- **What you need to do**: The copy you produce must repeat each record exactly and contain no pictures.

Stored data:
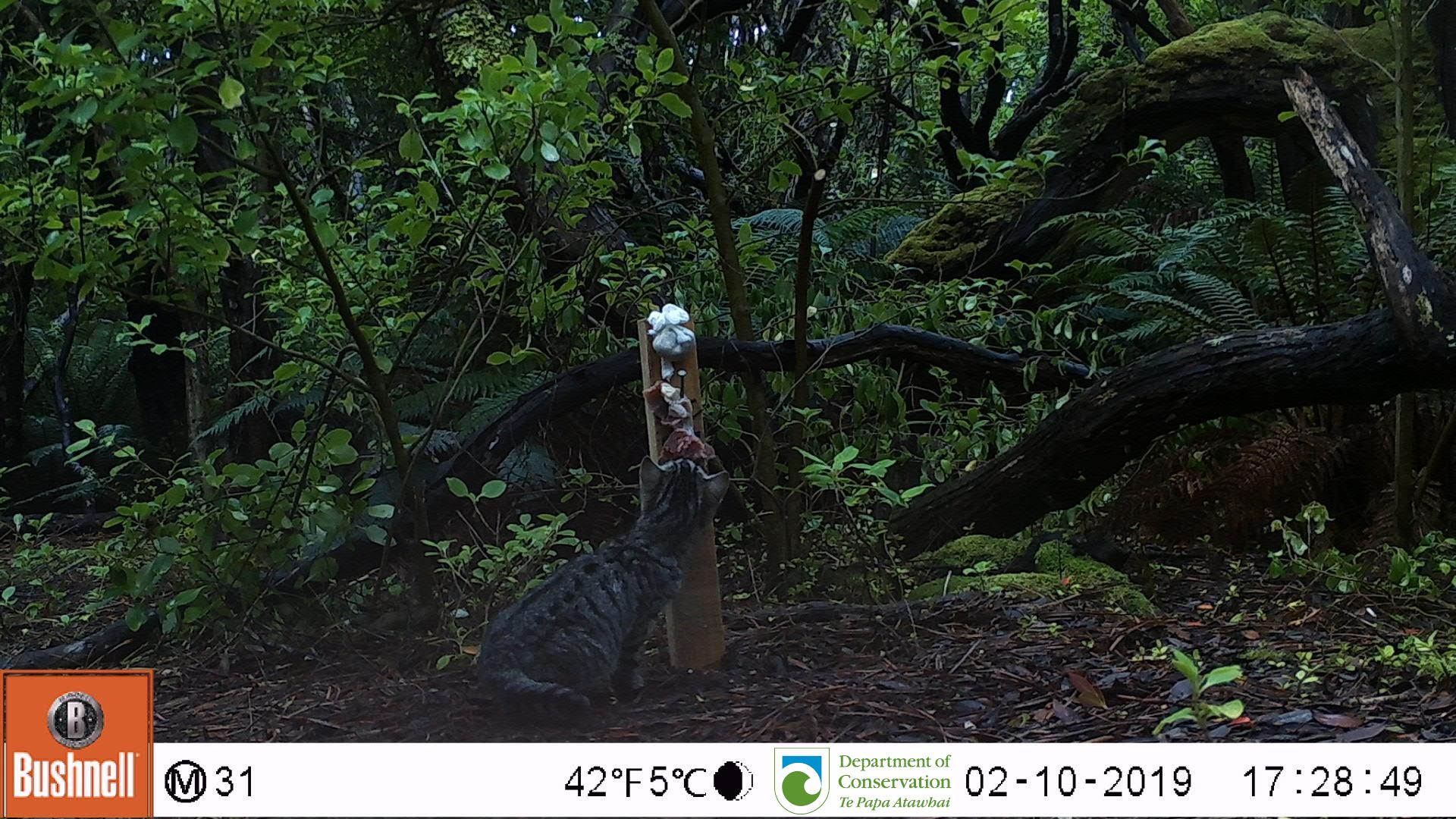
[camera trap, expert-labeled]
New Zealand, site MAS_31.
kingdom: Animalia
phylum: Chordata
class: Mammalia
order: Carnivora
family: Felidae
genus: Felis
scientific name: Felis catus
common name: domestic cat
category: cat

- **Your response**:
[camera trap, expert-labeled]
New Zealand, site MAS_31.
kingdom: Animalia
phylum: Chordata
class: Mammalia
order: Carnivora
family: Felidae
genus: Felis
scientific name: Felis catus
common name: domestic cat
category: cat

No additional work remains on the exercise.